By LabMedica International staff writers
Posted on 21 Jul 2010
The increase of a single protein in blood plasma is linked to higher levels of beta-amyloid in the brain. More...


Quantitative immunoassays show that an increased level of a protein called clusterin is related to brain shrinkage, severity of memory problems and a risk of faster memory loss shown on the brain scans many years later. Clusterin, also known as apolipoprotein J, is a stress-induced cytoprotective chaperone protein, regulated by heat-shock factor protein 1 (HSF1), and functions similarly to a small heat-shock protein.

A team of scientists compared blood samples and brain scans from 300 participants with Alzheimer's disease (AD), mild cognitive impairment or normal cognition. They found that increased levels of clusterin, measured a decade earlier and correlated to the brain scans, were linked to amyloid plaques in the brain. Proteomic and genomic studies supported the conclusions.

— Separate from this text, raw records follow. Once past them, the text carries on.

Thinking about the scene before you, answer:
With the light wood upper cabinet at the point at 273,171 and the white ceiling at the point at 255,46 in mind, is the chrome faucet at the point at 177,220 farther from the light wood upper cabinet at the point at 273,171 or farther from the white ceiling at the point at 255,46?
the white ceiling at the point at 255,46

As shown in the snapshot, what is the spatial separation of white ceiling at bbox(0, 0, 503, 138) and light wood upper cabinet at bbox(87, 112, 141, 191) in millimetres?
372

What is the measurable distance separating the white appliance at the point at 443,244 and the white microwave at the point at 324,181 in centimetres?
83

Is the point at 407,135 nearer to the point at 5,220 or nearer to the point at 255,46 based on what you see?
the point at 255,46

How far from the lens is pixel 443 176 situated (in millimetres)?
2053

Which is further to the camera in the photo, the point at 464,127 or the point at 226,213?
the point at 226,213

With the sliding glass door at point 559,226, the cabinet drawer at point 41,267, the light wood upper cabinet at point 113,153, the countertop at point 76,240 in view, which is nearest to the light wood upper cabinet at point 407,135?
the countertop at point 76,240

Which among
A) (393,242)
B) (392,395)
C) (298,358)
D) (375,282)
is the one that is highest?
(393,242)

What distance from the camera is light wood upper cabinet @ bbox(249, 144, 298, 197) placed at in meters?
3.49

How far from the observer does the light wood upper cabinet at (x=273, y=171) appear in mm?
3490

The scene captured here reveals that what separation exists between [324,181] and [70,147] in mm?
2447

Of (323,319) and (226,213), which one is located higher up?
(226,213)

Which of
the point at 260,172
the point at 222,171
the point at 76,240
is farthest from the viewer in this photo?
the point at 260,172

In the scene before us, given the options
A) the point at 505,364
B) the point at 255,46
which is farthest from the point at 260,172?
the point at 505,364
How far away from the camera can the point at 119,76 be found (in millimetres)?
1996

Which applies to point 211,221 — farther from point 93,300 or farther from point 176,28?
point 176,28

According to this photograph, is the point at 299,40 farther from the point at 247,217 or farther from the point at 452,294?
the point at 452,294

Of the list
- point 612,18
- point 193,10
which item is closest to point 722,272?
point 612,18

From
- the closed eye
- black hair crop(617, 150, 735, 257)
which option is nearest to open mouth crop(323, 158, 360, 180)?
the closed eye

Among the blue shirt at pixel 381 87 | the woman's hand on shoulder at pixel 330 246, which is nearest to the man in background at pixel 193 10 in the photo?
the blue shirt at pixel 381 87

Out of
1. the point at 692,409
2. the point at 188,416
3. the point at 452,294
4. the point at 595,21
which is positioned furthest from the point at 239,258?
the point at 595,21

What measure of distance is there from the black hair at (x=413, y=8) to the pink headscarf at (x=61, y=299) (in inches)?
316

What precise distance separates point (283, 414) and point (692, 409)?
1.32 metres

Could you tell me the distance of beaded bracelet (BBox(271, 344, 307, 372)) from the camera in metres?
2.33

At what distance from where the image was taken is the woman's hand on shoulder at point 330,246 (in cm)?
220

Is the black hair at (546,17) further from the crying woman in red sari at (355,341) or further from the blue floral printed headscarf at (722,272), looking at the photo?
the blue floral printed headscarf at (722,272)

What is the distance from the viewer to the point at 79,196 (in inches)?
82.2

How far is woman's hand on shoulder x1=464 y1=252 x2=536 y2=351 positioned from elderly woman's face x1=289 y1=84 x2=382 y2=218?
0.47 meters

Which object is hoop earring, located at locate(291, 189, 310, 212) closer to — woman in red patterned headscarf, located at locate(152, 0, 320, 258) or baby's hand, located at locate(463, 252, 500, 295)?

The scientists discovered that APP/PS1 transgenic mice showed increased plasma clusterin, age-dependent increase in brain clusterin, as well as amyloid and clusterin colocalization in plaques. Under the microscope, they observed clusterin to be surrounding the amyloid plaques in the mice's brain, indicating that clusterin might work to help protect the brain from amyloid protein. Clusterin/apolipoprotein J was associated with atrophy of the entorhinal cortex, baseline disease severity, and rapid clinical progression in AD. Increased plasma concentration of clusterin was predictive of greater fibrillar amyloid-beta burden in the medial temporal lobe. Subjects with AD had increased clusterin messenger ribonucleic acid (mRNA) in their blood, but there was no effect of single-nucleotide polymorphisms in the gene encoding clusterin with gene or protein expression. These results demonstrate an important role of clusterin in the pathogenesis of AD and suggest that alterations in amyloid chaperone proteins may be a biologically relevant peripheral signature of AD.

The study conducted at King's College London (London, UK) was published in the July 2010 in the Archives of General Psychiatry. Madhav Thambisetty, M.D. Ph.D., the lead author said, "A primary goal in Alzheimer's research is to develop an inexpensive, easily administered test to accurately detect and track the progression of this devastating disease. Identifying clusterin as a blood biomarker that may be relevant to both the pathology and symptoms of the disease may bring us closer to this goal." These findings could lead to the development of a blood test to identify who would benefit from early treatment of AD and whether treatments were working to delay or prevent brain damage.